Task goal: Write out each line of the listing as it stands, without the images.

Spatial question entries
————
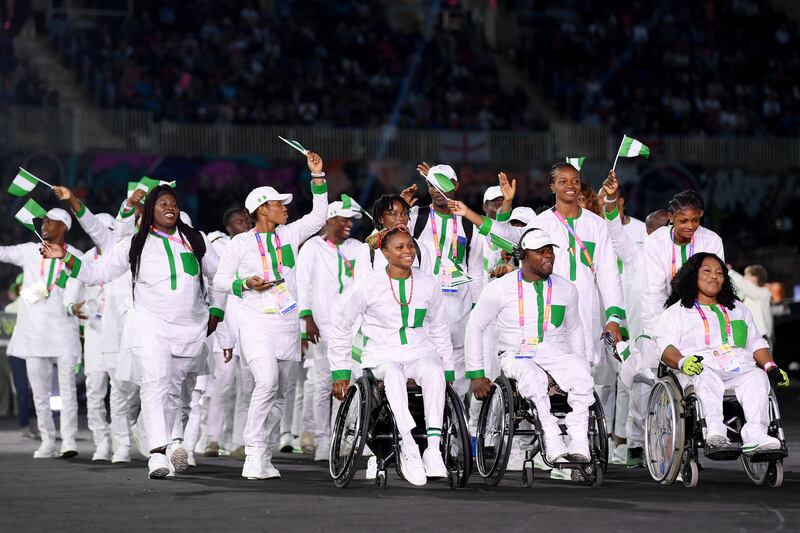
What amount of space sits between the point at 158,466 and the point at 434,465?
2092 millimetres

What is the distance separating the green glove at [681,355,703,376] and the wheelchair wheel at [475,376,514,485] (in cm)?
112

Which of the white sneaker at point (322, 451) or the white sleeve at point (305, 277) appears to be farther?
the white sleeve at point (305, 277)

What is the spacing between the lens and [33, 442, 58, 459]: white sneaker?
13.8 metres

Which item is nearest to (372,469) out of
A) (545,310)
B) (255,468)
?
(255,468)

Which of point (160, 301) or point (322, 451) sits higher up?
point (160, 301)

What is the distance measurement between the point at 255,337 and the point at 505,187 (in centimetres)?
213

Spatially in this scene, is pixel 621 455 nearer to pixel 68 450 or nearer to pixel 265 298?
pixel 265 298

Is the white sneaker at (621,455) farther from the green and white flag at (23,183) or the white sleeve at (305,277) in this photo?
the green and white flag at (23,183)

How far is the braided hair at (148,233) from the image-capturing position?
1164cm

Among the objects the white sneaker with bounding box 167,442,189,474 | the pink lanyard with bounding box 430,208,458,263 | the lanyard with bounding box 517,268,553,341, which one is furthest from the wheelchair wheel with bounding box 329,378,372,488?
the pink lanyard with bounding box 430,208,458,263

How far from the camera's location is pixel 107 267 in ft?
38.2

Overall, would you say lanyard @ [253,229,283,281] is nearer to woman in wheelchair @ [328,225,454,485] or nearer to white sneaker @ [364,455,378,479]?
woman in wheelchair @ [328,225,454,485]

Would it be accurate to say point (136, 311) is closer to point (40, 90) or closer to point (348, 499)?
point (348, 499)

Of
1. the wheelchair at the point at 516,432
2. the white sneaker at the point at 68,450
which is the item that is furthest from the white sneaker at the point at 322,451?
the wheelchair at the point at 516,432
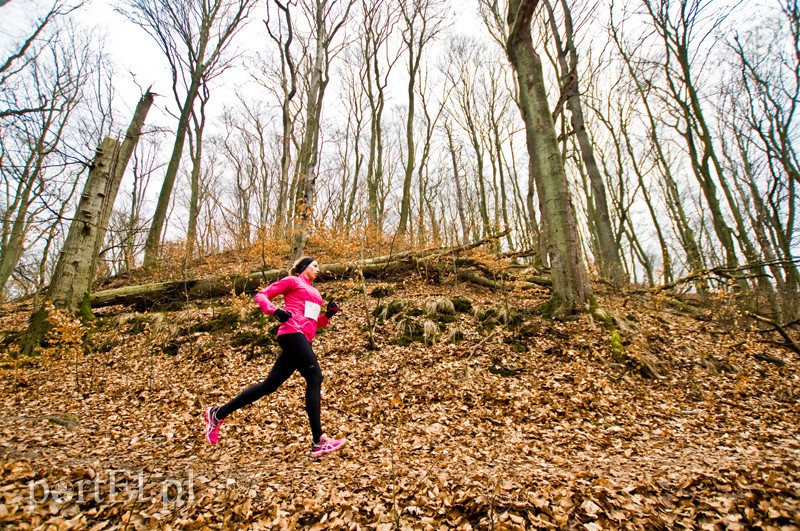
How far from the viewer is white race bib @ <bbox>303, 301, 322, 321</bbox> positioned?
3.38 metres

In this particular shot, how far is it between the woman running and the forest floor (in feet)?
1.02

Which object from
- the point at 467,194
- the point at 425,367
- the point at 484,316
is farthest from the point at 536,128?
the point at 467,194

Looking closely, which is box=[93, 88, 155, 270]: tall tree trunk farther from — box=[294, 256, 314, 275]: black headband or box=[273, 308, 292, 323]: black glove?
box=[273, 308, 292, 323]: black glove

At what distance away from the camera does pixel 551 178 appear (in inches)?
240

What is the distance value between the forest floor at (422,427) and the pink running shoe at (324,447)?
0.12 m

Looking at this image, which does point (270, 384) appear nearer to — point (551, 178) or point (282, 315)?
point (282, 315)

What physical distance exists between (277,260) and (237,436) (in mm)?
8123

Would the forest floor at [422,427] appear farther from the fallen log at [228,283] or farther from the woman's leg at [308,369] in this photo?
the fallen log at [228,283]

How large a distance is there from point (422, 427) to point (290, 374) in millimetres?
————
Correct answer:
What amount of space sits between the point at 158,466 and the point at 434,465?
2092 millimetres

What is the distance separating the green glove at [681,355,703,376] and the wheelchair wheel at [475,376,514,485] (in cm)?
112

Which of the white sneaker at point (322, 451) or the white sleeve at point (305, 277) appears to be farther?
the white sleeve at point (305, 277)

What is the spacing between the lens and [33, 442, 58, 459]: white sneaker?
13.8 metres

Which item is nearest to (372,469) out of
A) (545,310)
B) (255,468)
?
(255,468)

Which of point (160, 301) or point (322, 451) sits higher up?
point (160, 301)

What is the distance measurement between the point at 255,337 and the point at 505,187 (in centimetres)?
213

Spatially in this scene, is pixel 621 455 nearer to pixel 68 450 or nearer to pixel 265 298?
pixel 265 298

Is the white sneaker at (621,455) farther from the green and white flag at (23,183) or the white sleeve at (305,277) in this photo?
the green and white flag at (23,183)

How far is the braided hair at (148,233) from the image-capturing position?
1164cm

Among the objects the white sneaker with bounding box 167,442,189,474 | the pink lanyard with bounding box 430,208,458,263 | the lanyard with bounding box 517,268,553,341, which one is furthest from the wheelchair wheel with bounding box 329,378,372,488?
the pink lanyard with bounding box 430,208,458,263

How far from the camera's location is pixel 107 267 in ft?
38.2

Overall, would you say lanyard @ [253,229,283,281] is nearer to woman in wheelchair @ [328,225,454,485] or nearer to white sneaker @ [364,455,378,479]?
woman in wheelchair @ [328,225,454,485]

Would it be accurate to say point (136, 311) is closer to point (40, 90) or closer to point (348, 499)?
point (348, 499)

Of
1. the wheelchair at the point at 516,432
2. the white sneaker at the point at 68,450
which is the item that is furthest from the white sneaker at the point at 322,451?
the wheelchair at the point at 516,432
How far from the viewer is white race bib @ <bbox>303, 301, 322, 321</bbox> positioned?
3.38 metres

In this particular shot, how far is it between the woman running and the forest floor (in feet)?
1.02

Which object from
- the point at 467,194
- the point at 425,367
- the point at 484,316
is farthest from the point at 536,128?
the point at 467,194

Looking closely, which is box=[93, 88, 155, 270]: tall tree trunk farther from — box=[294, 256, 314, 275]: black headband or box=[273, 308, 292, 323]: black glove?
box=[273, 308, 292, 323]: black glove

At what distance away from the camera does pixel 551 178 appear (in inches)?
240

What is the distance value between the forest floor at (422,427) and the pink running shoe at (324,447)?
0.12 m

Looking at this image, which does point (270, 384) appear nearer to — point (551, 178) or point (282, 315)?
point (282, 315)

What physical distance exists between (277,260) and (237,436) (in mm)?
8123

Would the forest floor at [422,427] appear farther from the fallen log at [228,283] or farther from the woman's leg at [308,369] in this photo?
the fallen log at [228,283]

How large a distance is there from point (422, 427) to point (290, 374) in millimetres?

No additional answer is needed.